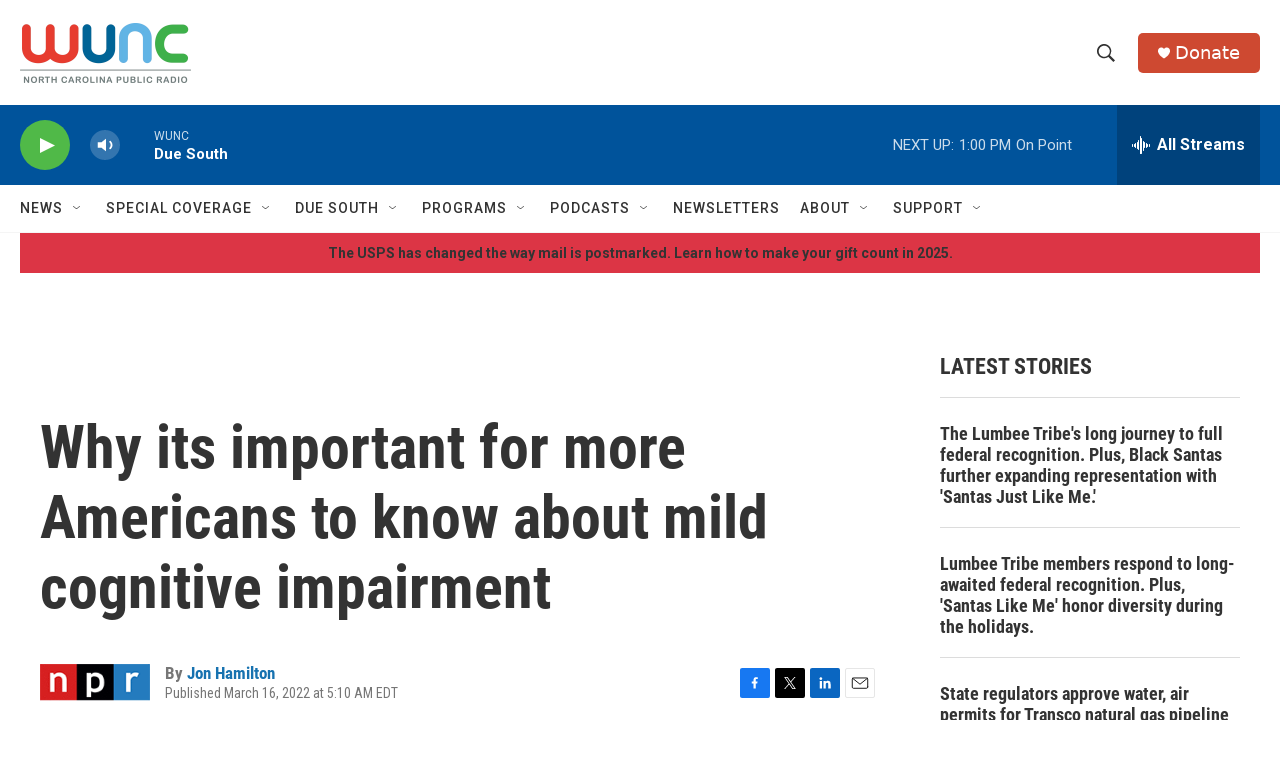

--- FILE ---
content_type: text/html; charset=utf-8
request_url: https://www.google.com/recaptcha/api2/aframe
body_size: 184
content:
<!DOCTYPE HTML><html><head><meta http-equiv="content-type" content="text/html; charset=UTF-8"></head><body><script nonce="WC8wESt_BqegJQix7WXF1g">/** Anti-fraud and anti-abuse applications only. See google.com/recaptcha */ try{var clients={'sodar':'https://pagead2.googlesyndication.com/pagead/sodar?'};window.addEventListener("message",function(a){try{if(a.source===window.parent){var b=JSON.parse(a.data);var c=clients[b['id']];if(c){var d=document.createElement('img');d.src=c+b['params']+'&rc='+(localStorage.getItem("rc::a")?sessionStorage.getItem("rc::b"):"");window.document.body.appendChild(d);sessionStorage.setItem("rc::e",parseInt(sessionStorage.getItem("rc::e")||0)+1);localStorage.setItem("rc::h",'1766509559620');}}}catch(b){}});window.parent.postMessage("_grecaptcha_ready", "*");}catch(b){}</script></body></html>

Problem requirements: Tell how many lines of the entries above include "text". The answer should be the number and nothing more.

Output below: 2